Is Australia’s undeveloped corporate bond market a concern? Reserve Bank of Australia Deputy Governor Philip Lowe doesn’t think so.
Lowe, speaking at the Australian Securities and Investments Commission Annual Forum, discussed the development and role of market-based financing in comparison to bank financing. He concludes that although Australia’s bond market is undeveloped, “we do have the infrastructure that could support a strong and very active bond market in times of stress or inadequate competition”.
By international standards, Australian non-financial corporations rarely access bond markets to finance investment and operations. When they do issue bonds, they primarily do so through international markets. The outstanding value of corporate bonds issued domestically is largely unchanged over the past decade.
As a share of GDP, corporate bond issuances in Australia compare unfavourably with other developed countries. Corporate bond issuances in Australia are under 1 per cent of nominal GDP, compared with 3 per cent in the United States.

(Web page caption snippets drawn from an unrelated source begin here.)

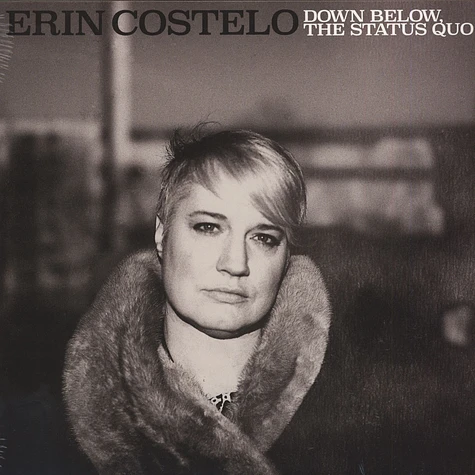 Erin Costelo - Down Below, The Status Quo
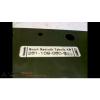 BOSCH REXROTH 261-109-060-0 VALVE BLANKING PLATE, SEE DESC #169569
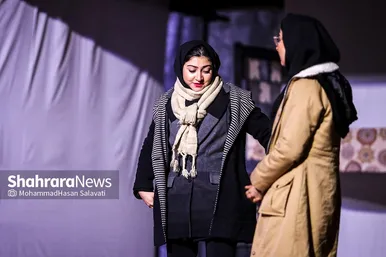 نمایش کمدی «کو رای مو؟ »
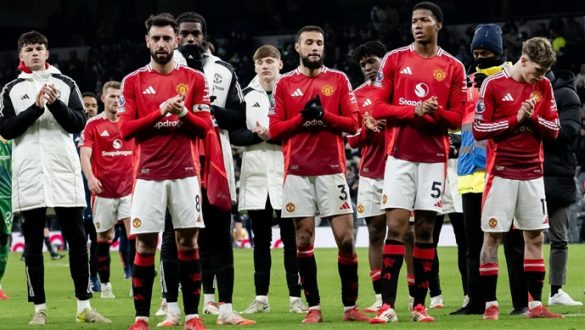 Манчестер јунајтед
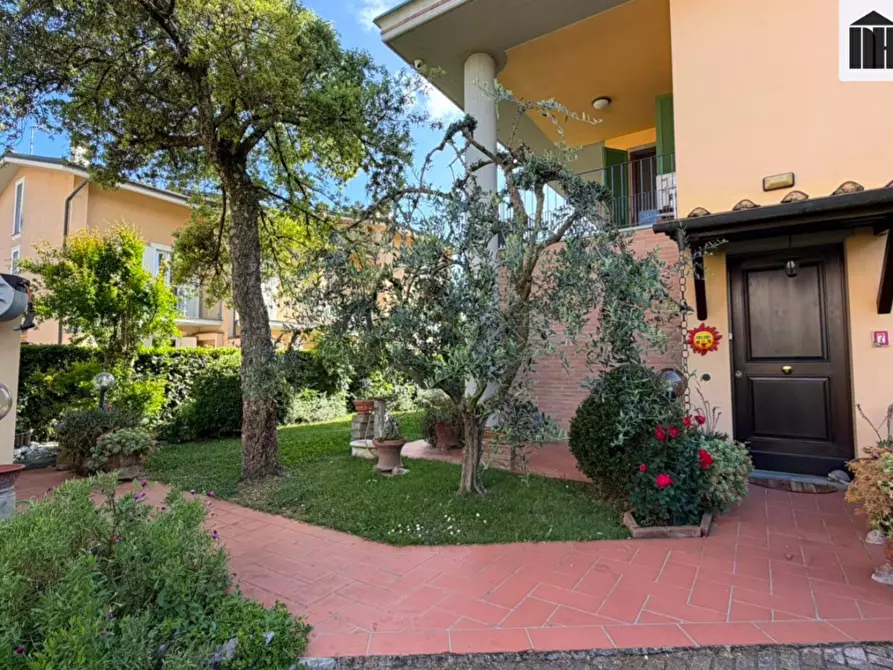 Immagine 5 di Porzione di casa in vendita  a Santa Croce Sull'arno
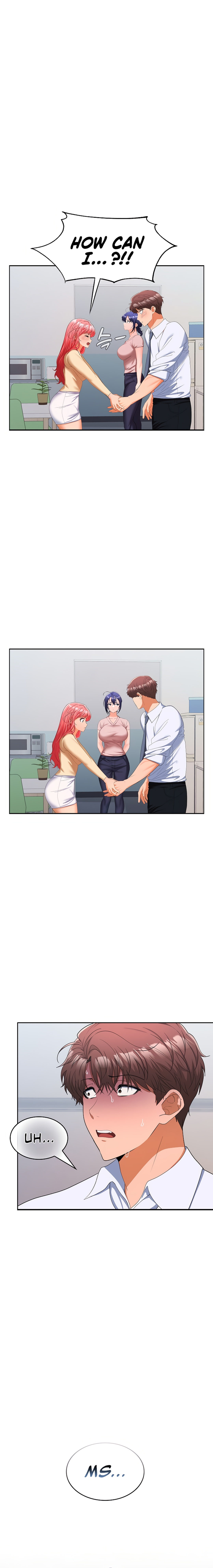 Not at Work - Chapter 18 - picture 19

It is difficult to pinpoint precisely why this is the case, but two driving factors could be bank relationships and company size.
Banking is all about relationship building and, if a business relied upon a bank at its inception or the bank supports them through difficult times or helps them expand, then they are likely to persist with this relationship.
Evidence suggests that for large loans, Australian businesses would prefer to use syndicated lending -- headed by their chosen domestic bank -- rather than access bond markets.
Corporate bonds also tend to be quite large. They are an alternative form of business finance to bank loans or issuing equities. But Australia has very few businesses that are large on an international scale -- a few banks and a few mining firms and that’s about it. It is possible that the scale simply doesn’t exist in Australia to create a deep corporate bond market with sufficient liquidity when there are perhaps better alternative for small and medium-size organisations.
Superannuation was set to be the major driver of market financing, but that has yet to eventuate. Superannuation funds currently hold around $7 billion of domestically-issued corporate bonds -- around 15 per cent of the total value outstanding.
However, superannuation funds have always had a strong preference for equities and Australian corporate bonds only account for around 1 per cent of total superannuation assets.
Interestingly, superannuation funds are more than happy to hold international bonds of the government or business variety. Lowe argues that this suggest “that the issue is not so much a lack of appetite for bonds, but rather the relative risk-return and liquidity characteristics of the corporate bonds on offer”.
Superannuation funds also purchase significant volumes of non-bond bank liabilities. Instead of financing the corporate sector directly, superannuation funds have effectively helped finance the banks, which in turn have financed the corporate sector.
Bond markets are important to the efficiency of a country’s financial system and even though Australia’s corporate bond market is small, Lowe believes it is sufficient to fulfill its role as an alternative to bank finance.
In terms of financial stability, a vibrant corporate bond market can be important alternative to bank finance if the banking system gets into trouble.
International experience suggested that this happened to some extent during the global financial crisis but the transition was far from seamless: in Australia, corporate bond markets completely froze up during the crisis. Nevertheless markets seem to recover more quickly than banks during severe financial crises.
A healthy bond market can also provide valuable competition for the banking sector. This is particularly important in Australia, where so much financial activity is concentrated among the major four banks.
Lowe argues that it is not necessary for the market to be deep and vibrant at all times -- which Australia’s obviously isn’t -- but “what is needed is that we have the general infrastructure that would allow the market to respond if necessary”. Effectively, the threat of competition might be enough to keep the banks in line.
The Australian corporate bond market will continue to grow, but it unlikely to ever be a major driver of corporate finance. Most Australian firms are simply too small by international standards to regularly utilise market financing and, for many, the close relationship formed with their bank is the best option for debt financing.
But as Lowe mentions, it is important that bond markets exist as competition for bank lending, particularly in a market that is dominated by the four major banks. However, the domestic bond market found itself wanting during the global financial crisis and I’m not convinced that it would provide an adequate alternative to bank financing if our banks found themselves in difficulty.